#### Passage

COVID-19 therapy inhaled interferon beta has entered into large-scale international trials, following early phase results indicating it could prevent patients’ decline, cutting ICU usage and improving recovery times.
The first patient has received a treatment developed by University of Southampton spin-out Synairgen that could prevent patients hospitalised with COVID-19 from getting worse, in a new large-scale trial.
The treatment – a fine mist of the protein interferon beta breathed deep into the lungs – is thought to help prevent COVID-19 getting worse by boosting the lungs’ antiviral defences and preventing lung damage. In early stage trials, it reduced hospitalised COVID-19 patients’ odds of developing severe symptoms by up to 80%, avoiding intensive care and saw a doubling of those that were discharged in the two weeks following treatment.
This larger phase 3 trial, led by Professor Tom Wilkinson, respiratory research theme lead of the NIHR Southampton Biomedical Research Centre in collaboration with Synairgen, will build on these early findings to involve more than 600 patients in 20 countries.
Protecting hospital patients
Alexandra Constantin, 34, was the first person to receive the treatment as part of this new trial, after she was admitted to the hospital with coronavirus on Monday.
She received the treatment at Hull Royal Infirmary on Tuesday afternoon, where she was asked to breathe the drug deeply into her lungs using a nebuliser – a machine that converts it into a fine mist.
A course of treatment with the new drug could cost around £2,000, which is not that expensive for a hospital treatment. If successful, the researchers expect it could be approved for use in the summer.

########

Task details | From the passage on inhaled interferon beta, return verbatim the part that opens with the words "COVID-19 therapy inhaled" and closes with "new large-scale trial.".

#### Supplied data

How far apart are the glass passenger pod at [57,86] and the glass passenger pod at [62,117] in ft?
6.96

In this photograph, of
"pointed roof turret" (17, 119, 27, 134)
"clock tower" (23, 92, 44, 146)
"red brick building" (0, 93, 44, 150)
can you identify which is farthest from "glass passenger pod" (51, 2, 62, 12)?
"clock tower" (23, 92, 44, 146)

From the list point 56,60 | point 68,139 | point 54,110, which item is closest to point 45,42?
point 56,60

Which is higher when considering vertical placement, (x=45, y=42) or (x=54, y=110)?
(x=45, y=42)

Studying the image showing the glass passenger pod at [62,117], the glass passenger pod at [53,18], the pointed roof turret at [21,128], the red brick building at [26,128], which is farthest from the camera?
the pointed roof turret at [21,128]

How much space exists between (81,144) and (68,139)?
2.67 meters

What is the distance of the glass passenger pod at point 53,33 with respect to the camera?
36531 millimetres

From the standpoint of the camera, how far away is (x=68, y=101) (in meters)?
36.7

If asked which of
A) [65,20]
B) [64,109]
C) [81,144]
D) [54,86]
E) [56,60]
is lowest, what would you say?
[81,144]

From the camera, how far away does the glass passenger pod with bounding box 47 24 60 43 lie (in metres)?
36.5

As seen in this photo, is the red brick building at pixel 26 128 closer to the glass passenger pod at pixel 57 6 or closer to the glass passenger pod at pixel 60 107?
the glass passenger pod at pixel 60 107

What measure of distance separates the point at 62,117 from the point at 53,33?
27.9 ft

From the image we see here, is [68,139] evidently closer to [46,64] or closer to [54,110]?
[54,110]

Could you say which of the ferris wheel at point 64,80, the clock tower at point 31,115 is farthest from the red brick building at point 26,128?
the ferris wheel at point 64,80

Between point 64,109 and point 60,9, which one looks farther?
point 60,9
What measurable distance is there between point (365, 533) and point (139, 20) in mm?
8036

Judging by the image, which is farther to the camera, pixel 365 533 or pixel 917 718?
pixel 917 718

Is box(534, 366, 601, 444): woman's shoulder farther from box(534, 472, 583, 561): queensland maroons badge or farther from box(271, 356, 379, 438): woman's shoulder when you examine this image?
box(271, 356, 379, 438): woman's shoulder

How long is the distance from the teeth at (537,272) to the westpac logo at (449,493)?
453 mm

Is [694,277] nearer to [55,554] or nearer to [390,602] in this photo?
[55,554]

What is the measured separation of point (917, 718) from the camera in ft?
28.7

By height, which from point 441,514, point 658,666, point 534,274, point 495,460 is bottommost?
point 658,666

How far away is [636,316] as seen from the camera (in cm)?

########

Exercise answer |
COVID-19 therapy inhaled interferon beta has entered into large-scale international trials, following early phase results indicating it could prevent patients’ decline, cutting ICU usage and improving recovery times.
The first patient has received a treatment developed by University of Southampton spin-out Synairgen that could prevent patients hospitalised with COVID-19 from getting worse, in a new large-scale trial.